Here's the link to find out more: https://www.visualcapitalist.com/cp/us-food-imports-by-country/
If I say I’m alarmed, that’s putting it mildly. Yes, we can and should be supporting local agriculture, local farms, local fisheries. I am one of the fortunate few, call us elite if you will: I count three farmers’ markets, at least four farm stands, and a great fish market within easy reach (by car) from my kitchen, plus a couple of food shops with a good supply of locally grown provender. And I’m willing and able to afford the extra cost of locally harvested food. But for millions of Americans that is simply not part of the picture and cannot be because of the industrial nature of food production and distribution throughout the country.

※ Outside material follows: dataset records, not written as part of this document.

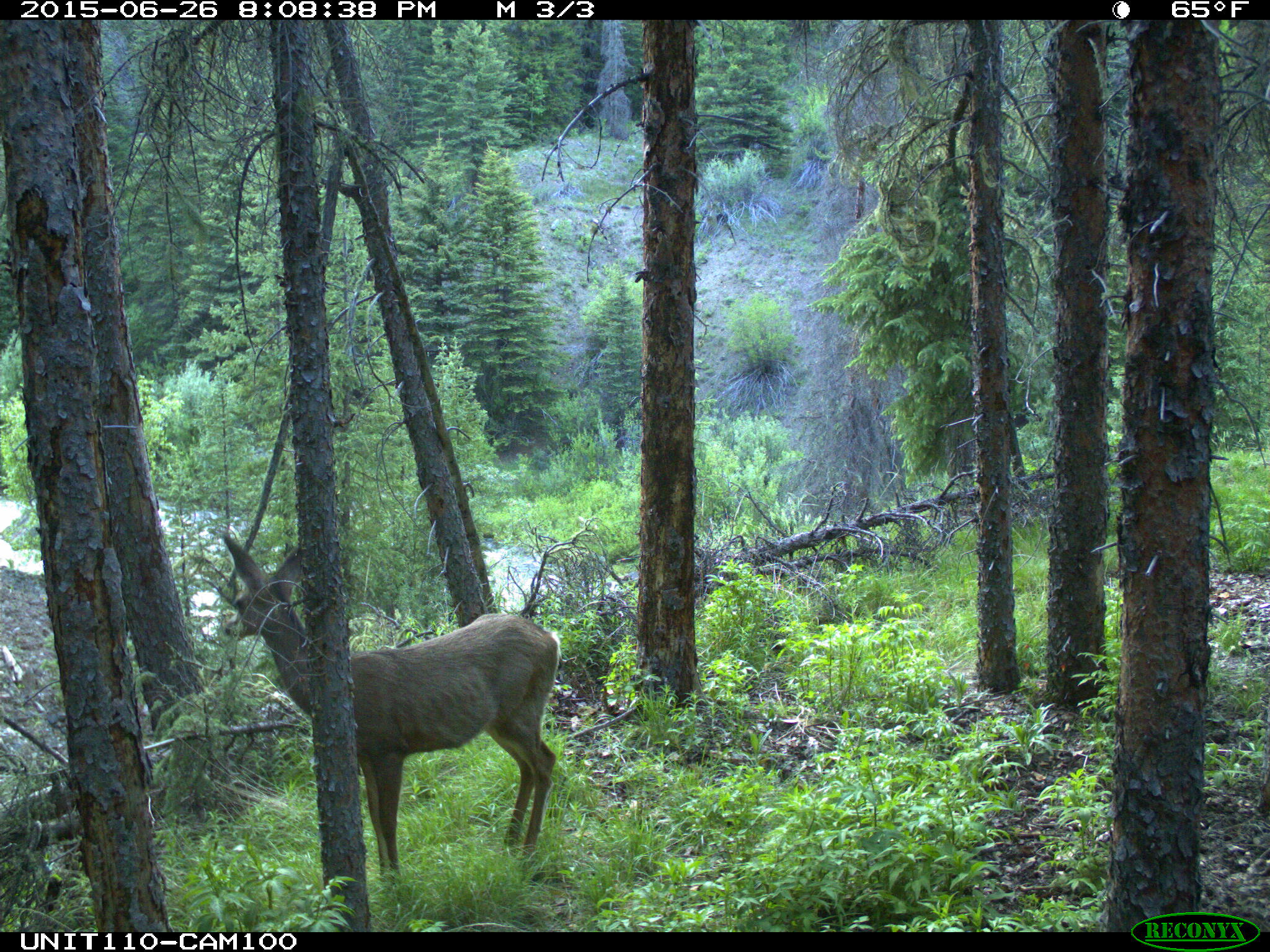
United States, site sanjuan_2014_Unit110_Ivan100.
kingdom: Animalia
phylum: Chordata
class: Mammalia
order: Artiodactyla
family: Cervidae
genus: Odocoileus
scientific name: Odocoileus hemionus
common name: mule deer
Odocoileus hemionus (mule deer).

And because of poverty, both of income and of opportunity. The price increases that will result from these tariffs will mean an increase in industrially produced and mostly unhealthy food for those millions. Moreover, gearing up any food resource anywhere in the country to supply a much larger national market takes time. Tomatoes don’t grow overnight, even with modern big-ag techniques, and without Mexico’s input, growing enough tomatoes to supply all those pizzas is just not in the cards.
I remember what Alice Waters said a long time ago: “Good food is a right, not a privilege.” Keep that in mind next time you go shopping.

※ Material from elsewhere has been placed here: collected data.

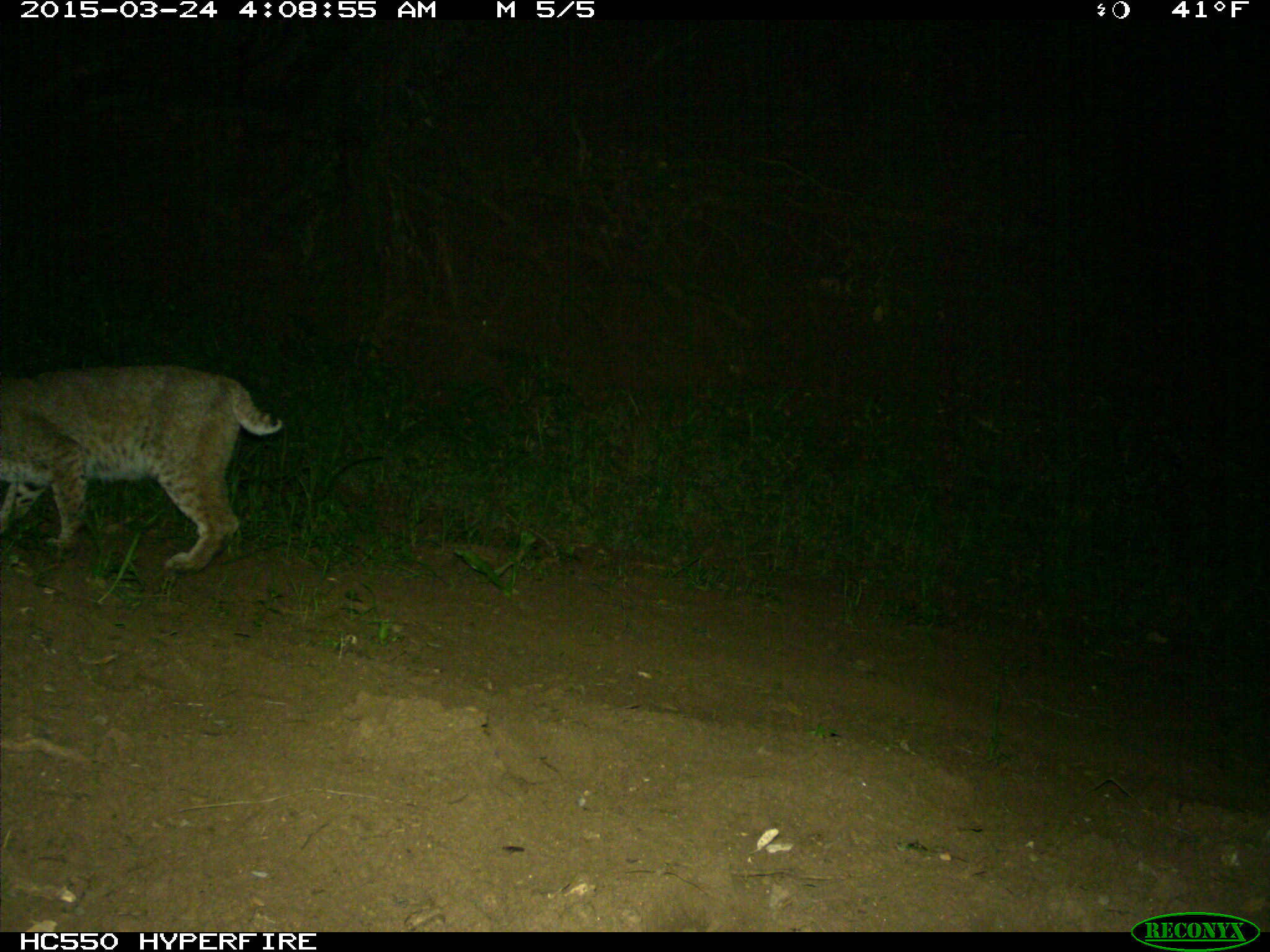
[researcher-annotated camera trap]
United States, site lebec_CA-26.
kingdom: Animalia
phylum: Chordata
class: Mammalia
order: Carnivora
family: Felidae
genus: Lynx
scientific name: Lynx rufus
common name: bobcat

A soup for all seasons, but especially for winter: la jota
After all that ranting, you’re probably wondering if I’ll ever get around to talking about recipes. Just hang in there a bit, because here is a splendid soup from the far north of Italy that came to me from Lidia Bastianich before she was. . . well, Lidia Bastianich. That was years ago when Lidia and her former husband Felice had a restaurant in Manhattan that combined their two names as Felidia. (The claim is sometimes made that the restaurant, which opened in 1981 and has since closed, “introduced New Yorkers to regional Italian cuisines,” but that is simply not true. In November 1980 the Times’ “Dining Out Guide” already listed 15 notable northern Italian restaurants in Manhattan alone.)
In the mid-1980’s, when I was writing about food at the New York Times, my late-December assignment was to come up with hangover cures for New Year’s Day. Lidia provided me with this soup that bears all the hallmarks of her native region, Istria, historically part of Italy (lots of Italian spoken there) but politically these days firmly in Croatia. Those hallmarks, sauerkraut, beans, smoked pork, speak to the strong influences from the Austro-Hungarian Empire that ruled over the peninsula for centuries.
With its tart and peppery flavors (don’t stint on the black pepper) la jota is indeed a great hangover cure, but it’s also a terrific soup to serve throughout these cold, stormy, snowy, bleak midwinter days, almost guaranteed to cheer you up, especially if served with a bountiful Schiopettino from the Colli Orientali di Friuli.